Folgende Entscheidungen stehen unmittelbar bevor: einerseits die rechtlichen Normierungen der Leistungen aus dem Solidarpakt Korb II in Höhe von 51 Milliarden Euro für überproportionale Leistungen ab dem Jahr 2005, unter anderem im Rahmen der Gemeinschaftsaufgabe, und andererseits die quantitative und qualitative Ausgestaltung der Strukturfondsmittel für die regionale Wirtschaftsentwicklung der kommenden Förderperiode, die ab dem Jahre 2007 beginnt. In dieser Situation ist unsere Landesregierung nachdrücklich aufgefordert, die Interessen des Landes mit einem Maximum an inhaltlicher und auch physischer Präsenz zu vertreten.

(Beifall Andreas Petters, CDU)

Im Vordergrund muss dabei die Chance stehen, als die die laufende Diskussion um den Aufbau Ost aus meiner Sicht zu begreifen ist. Es kommt darauf an, jetzt in die Zukunft zu schauen und die weitere Ausgestaltung der

Aufbauarbeit in den neuen Ländern mit eigenen konkreten inhaltlichen Vorschriften zu untersetzen.

Vielen Dank, Frau Kollegin Polzin, dass Sie das, was ich gerade vorgetragen habe, auch so positiv sehen.

(Heike Polzin, SPD: Eher symbolisch, Herr Kollege.)

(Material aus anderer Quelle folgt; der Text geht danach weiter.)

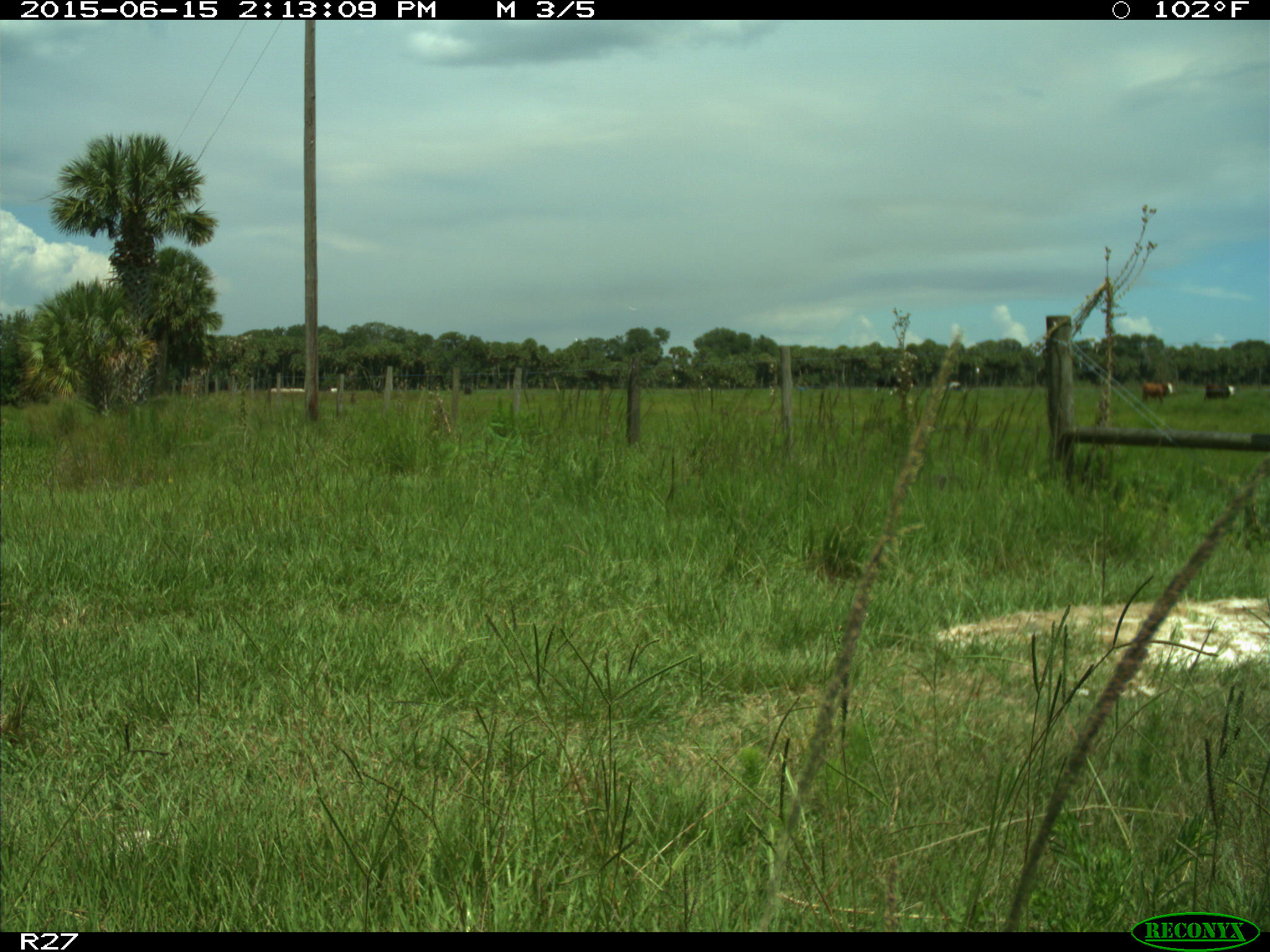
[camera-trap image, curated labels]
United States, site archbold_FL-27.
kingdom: Animalia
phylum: Chordata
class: Mammalia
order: Artiodactyla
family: Bovidae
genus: Bos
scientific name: Bos taurus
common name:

Dieses setzt zunächst eine vorbehaltlose Analyse des Ist-Zustandes voraus, um darauf aufbauend mit einer gegebenenfalls nötig gewordenen Neuausrichtung der politischen Rahmensetzung die Effizienz und Effektivität der Maßnahmen zu erhöhen.

(Angelika Gramkow, PDS: Das steht aber in Ihrem Antrag nicht so drin!)

Diese Ist-Analyse, Frau Kollegin Gramkow, da sind wir uns sicherlich einig, muss anders erfolgen, als es zum Beispiel in den eingangs erwähnten reißerischen Artikeln der Fall gewesen ist.

(Angelika Gramkow, PDS: Na dann mal los, Herr Dr. Born! Na dann mal los, dann machen Sie doch mal!)

Genau das ist es ja, wenn Sie unseren Antrag lesen, …

(Angelika Gramkow, PDS: Da steht nichts drin von neu, da steht alles alt. Das ist Backpulver!)

Aber, Frau Kollegin! Frau Kollegin Gramkow, ich kann ja gern den Antrag gleich noch einmal vorlesen oder wir lesen gemeinsam.

(Angelika Gramkow, PDS: Das haben Sie gerade getan!)

Um Missverständnissen vorzubeugen, es bedeutet nicht etwa, dass bereits getroffene Vereinbarungen wieder in Frage gestellt werden, sondern nur, dass die inhaltliche Ausrichtung gegebenenfalls nachjustiert wird.

Punkt 1 unseres Antrages fordert die rechtliche Normierung der Solidarpakt-II-Mittel in vereinbarter Höhe und Laufzeit. Wie wenig konkret der so genannte Korb II bisher ausgestaltet ist, zeigt sich insbesondere an der Tatsache, dass letztlich nicht einmal geklärt ist, ob die Mittel der Gemeinschaftsaufgabe nun Bestandteil sind oder nicht.